## READING PASSAGE
__________________________________________________

Monday, May 09, 2005

And let's not forget the "other mothers"...

Having written about my biological mom, I have to tell you, too, of my other moms.

"Other moms," you may ask?

Yes indeed. They came from church, they came from the communities of recovery - and when I was a lost little boy (which still happens at 48, God help me) they're the ones who have picked me up, dusted me off, encouraged me, fed me, housed me, and generally said, "OK, stop that crap!" (yes, even in those words, sometimes). They are as responsible as the mother who gave me birth for my still being alive, sober, even fractionally sane, and still a Christian.

Brooke S., the wife of my first sponsor, is a raspy-voiced lady with the same "colorful" tinge to her language that my mom had - and has tried to both kick my butt and open my mind repeatedly over the years. Delphine H., wife of my late mentor and pastor Tom, suffered through my first year sober in Kansas, and listened to the wreckage of my divorce in their church's Helpmates group. She was, and is, one of my biggest cheerleaders.

Bev A. and Mary Lou L. made sure that I was always a part of their family gatherings when I was a single guy in a church full of married folk. Bev and her husband Jerry, and Mary Lou and Neil (and their families) have been so terribly supportive of me in every way possible - I absolutely could not have made it through any part of this last year without them. Judy F. and her husband Pastor John have been prayer partners, discernment partners, and general hosts-with-the-mostest. I know I always have a room, and a place at the table, with all of them, and that's a good feeling to know.

Sandy M. has been part "mom" and part "sister" since my days in church in Prairie Village. She and I have remained in every-other-day phone contact ever since I left Kansas for the Big City. She has listened to more whining, more doubts, more tears, more laughter than you could imagine. I'm grateful for her thoughts, her prayers, and her support.

When things fell apart at my first church, they were the ones who encouraged me. When I spent 5 years going to school part-time thinking about getting ready to prepare to go to seminary full-time, they were part of the discernment process. When it all fell apart a year ago, they were the ones that I cried with. As I've struggled through a year that seems to have been FedEx'd straight from the bowels of hell, at times, they have been encouraging and sympathetic voices and prayer warriors.

Only God could have given me a flock of women like this.

So, very late on Mother's Day, may this by my virtual card-to-the-world to let each of you know how grateful to God I am that when my own mother's time on earth ran out, each of you have stepped in to keep me (as much as is possible) on the Broad Highway of love and faith. If there is anything good, kind, decent, loving, or faithful about me, you are each at least part of the reason that it's still there. A belated, but no less heartfelt, "happy Mother's Day."



Michael said...

What I particularly like about this is the recognition that family connections sometimes exist with people with whom we share very little in the way of DNA codes. Thank God for all the other mothers out there! You sometimes see a theologically absurd slogan, "God couldn't be everywhere, and so invented mothers." I think mother's couldn't be everywhere either, so God invented OTHER moms to help out.

I won't even tell you who my Partner and I shared our "Best Mom in the World" cake with this weekend. He was pleased, though.

Larry said...

This is beautiful, Steve; they are your mothers in every real sense of the word. I love Jesus' statement in Matthew:

" Who is my mother? and who are my brethren?
12:49 And he stretched forth his hand toward his disciples, and said, Behold my mother and my brethren!
12:50 For whosoever shall do the will of my Father which is in heaven, the same is my brother, and sister, and mother."

__________________________________________________

## INSTRUCTIONS
1. From the Mother's Day blog post, extract the passage from "Michael said..." to "was pleased, though.".
2. Answer these questions from the Mother's Day blog post:
(a) What age does the writer give for himself?
(b) In which group at their church did Delphine H. listen to the wreckage of the writer's divorce?
(c) How often are Sandy M. and the writer in phone contact?
3. List every woman the Mother's Day blog post names as one of the writer's "other moms."

## COLLECTED MATERIAL
__________________________________________________

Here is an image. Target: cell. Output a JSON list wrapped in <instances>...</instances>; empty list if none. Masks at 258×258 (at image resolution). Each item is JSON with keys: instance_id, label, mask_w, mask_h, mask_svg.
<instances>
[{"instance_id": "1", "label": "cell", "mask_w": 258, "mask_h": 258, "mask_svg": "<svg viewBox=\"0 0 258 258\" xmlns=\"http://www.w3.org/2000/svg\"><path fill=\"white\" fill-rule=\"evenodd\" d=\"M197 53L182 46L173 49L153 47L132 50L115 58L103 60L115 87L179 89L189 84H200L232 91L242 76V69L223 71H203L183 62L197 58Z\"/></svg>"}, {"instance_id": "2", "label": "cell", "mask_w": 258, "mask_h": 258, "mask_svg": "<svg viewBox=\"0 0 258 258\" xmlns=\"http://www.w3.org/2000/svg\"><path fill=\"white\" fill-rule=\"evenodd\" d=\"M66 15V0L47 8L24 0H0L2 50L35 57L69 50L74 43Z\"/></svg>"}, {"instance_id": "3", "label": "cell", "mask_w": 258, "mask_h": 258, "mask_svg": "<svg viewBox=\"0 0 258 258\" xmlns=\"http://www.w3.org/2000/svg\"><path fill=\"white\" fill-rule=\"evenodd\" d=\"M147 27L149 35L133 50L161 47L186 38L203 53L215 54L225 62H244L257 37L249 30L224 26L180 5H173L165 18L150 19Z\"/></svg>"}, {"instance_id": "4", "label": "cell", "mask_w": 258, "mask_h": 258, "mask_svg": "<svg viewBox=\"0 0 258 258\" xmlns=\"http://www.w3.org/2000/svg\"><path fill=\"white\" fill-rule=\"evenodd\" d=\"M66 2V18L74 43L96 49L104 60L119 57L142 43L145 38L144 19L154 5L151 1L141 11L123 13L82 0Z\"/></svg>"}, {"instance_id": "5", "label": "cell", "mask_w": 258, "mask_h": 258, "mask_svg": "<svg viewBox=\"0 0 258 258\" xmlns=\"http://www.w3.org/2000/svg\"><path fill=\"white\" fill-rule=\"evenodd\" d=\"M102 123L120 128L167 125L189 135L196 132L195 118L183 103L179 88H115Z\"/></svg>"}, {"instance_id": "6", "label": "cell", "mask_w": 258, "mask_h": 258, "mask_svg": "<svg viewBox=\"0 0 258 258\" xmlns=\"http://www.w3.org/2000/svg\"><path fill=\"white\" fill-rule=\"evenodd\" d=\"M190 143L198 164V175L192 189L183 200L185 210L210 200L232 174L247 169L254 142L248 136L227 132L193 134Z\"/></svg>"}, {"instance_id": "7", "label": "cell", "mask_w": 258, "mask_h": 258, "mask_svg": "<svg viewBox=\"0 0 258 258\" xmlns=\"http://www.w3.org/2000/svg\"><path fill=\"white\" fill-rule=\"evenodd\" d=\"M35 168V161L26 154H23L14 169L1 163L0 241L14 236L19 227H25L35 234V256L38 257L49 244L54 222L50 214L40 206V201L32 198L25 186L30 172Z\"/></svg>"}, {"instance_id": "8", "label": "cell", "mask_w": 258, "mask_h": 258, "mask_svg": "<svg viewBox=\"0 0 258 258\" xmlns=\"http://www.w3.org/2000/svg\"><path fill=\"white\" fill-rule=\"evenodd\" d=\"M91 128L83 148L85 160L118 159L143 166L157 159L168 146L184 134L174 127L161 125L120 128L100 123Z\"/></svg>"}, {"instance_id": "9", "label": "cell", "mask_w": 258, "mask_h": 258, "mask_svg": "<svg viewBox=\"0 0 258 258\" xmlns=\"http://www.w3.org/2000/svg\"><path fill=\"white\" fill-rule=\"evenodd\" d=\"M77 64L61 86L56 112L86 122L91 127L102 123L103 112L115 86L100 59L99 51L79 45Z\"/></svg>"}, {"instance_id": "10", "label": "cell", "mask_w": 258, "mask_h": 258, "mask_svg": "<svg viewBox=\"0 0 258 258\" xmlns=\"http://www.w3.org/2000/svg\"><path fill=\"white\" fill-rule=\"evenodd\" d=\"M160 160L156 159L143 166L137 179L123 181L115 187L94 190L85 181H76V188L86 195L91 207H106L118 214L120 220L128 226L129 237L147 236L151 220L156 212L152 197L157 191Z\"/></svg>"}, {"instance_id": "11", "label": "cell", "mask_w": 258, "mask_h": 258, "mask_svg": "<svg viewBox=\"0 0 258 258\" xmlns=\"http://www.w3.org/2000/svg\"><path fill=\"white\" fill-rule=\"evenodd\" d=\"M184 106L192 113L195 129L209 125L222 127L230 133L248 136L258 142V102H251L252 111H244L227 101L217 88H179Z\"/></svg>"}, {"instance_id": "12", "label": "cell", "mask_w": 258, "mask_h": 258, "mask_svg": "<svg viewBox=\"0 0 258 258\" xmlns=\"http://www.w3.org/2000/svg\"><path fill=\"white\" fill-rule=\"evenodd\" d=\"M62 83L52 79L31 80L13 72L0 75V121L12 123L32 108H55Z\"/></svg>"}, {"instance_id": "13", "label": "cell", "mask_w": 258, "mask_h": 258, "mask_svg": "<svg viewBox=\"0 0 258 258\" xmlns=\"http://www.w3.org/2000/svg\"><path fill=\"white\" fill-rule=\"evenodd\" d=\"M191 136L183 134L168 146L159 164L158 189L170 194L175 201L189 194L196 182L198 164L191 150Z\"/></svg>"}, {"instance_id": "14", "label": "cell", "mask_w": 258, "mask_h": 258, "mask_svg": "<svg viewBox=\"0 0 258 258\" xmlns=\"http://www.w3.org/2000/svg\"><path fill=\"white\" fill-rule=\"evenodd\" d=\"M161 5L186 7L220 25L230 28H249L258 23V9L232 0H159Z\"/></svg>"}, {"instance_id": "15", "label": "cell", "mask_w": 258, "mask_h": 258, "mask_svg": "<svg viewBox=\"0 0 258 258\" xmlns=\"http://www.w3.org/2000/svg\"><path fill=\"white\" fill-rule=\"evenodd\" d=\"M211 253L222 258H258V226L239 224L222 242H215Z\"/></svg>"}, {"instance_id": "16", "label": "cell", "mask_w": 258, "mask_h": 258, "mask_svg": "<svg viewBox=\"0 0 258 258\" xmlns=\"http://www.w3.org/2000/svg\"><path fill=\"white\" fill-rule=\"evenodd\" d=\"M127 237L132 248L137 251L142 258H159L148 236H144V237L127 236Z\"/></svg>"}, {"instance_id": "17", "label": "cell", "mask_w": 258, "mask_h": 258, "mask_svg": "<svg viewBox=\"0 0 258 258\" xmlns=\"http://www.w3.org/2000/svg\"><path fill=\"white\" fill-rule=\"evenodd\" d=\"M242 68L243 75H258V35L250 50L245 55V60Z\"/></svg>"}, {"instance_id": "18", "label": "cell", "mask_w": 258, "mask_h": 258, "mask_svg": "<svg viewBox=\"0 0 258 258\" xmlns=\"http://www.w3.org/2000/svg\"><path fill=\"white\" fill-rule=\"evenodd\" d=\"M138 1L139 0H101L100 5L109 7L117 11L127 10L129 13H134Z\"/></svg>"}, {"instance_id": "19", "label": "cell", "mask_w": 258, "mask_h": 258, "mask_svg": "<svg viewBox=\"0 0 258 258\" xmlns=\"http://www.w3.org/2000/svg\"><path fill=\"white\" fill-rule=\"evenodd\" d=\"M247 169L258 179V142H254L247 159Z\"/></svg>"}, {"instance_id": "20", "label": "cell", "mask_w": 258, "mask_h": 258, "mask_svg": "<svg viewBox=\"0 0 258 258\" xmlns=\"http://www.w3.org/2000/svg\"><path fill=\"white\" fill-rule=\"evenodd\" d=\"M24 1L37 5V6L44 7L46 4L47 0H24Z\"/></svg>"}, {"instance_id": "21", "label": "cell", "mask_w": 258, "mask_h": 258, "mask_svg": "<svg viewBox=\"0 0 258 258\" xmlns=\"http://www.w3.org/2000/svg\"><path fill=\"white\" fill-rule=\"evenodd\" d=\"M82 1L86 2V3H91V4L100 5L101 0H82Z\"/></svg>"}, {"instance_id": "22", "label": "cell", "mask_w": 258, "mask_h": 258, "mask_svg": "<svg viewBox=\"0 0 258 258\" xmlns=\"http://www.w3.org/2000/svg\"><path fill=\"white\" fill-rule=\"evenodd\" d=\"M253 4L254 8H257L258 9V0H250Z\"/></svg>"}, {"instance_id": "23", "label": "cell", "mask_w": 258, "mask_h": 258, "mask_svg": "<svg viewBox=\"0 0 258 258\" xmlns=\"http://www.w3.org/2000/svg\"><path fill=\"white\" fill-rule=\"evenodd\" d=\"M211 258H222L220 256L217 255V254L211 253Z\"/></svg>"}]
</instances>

__________________________________________________

## OUTPUTS IN ORDER
1.
Michael said...

What I particularly like about this is the recognition that family connections sometimes exist with people with whom we share very little in the way of DNA codes. Thank God for all the other mothers out there! You sometimes see a theologically absurd slogan, "God couldn't be everywhere, and so invented mothers." I think mother's couldn't be everywhere either, so God invented OTHER moms to help out.

I won't even tell you who my Partner and I shared our "Best Mom in the World" cake with this weekend. He was pleased, though.

2.
(a) 48
(b) The Helpmates group
(c) Every other day

3.
Brooke S.
Delphine H.
Bev A.
Mary Lou L.
Judy F.
Sandy M.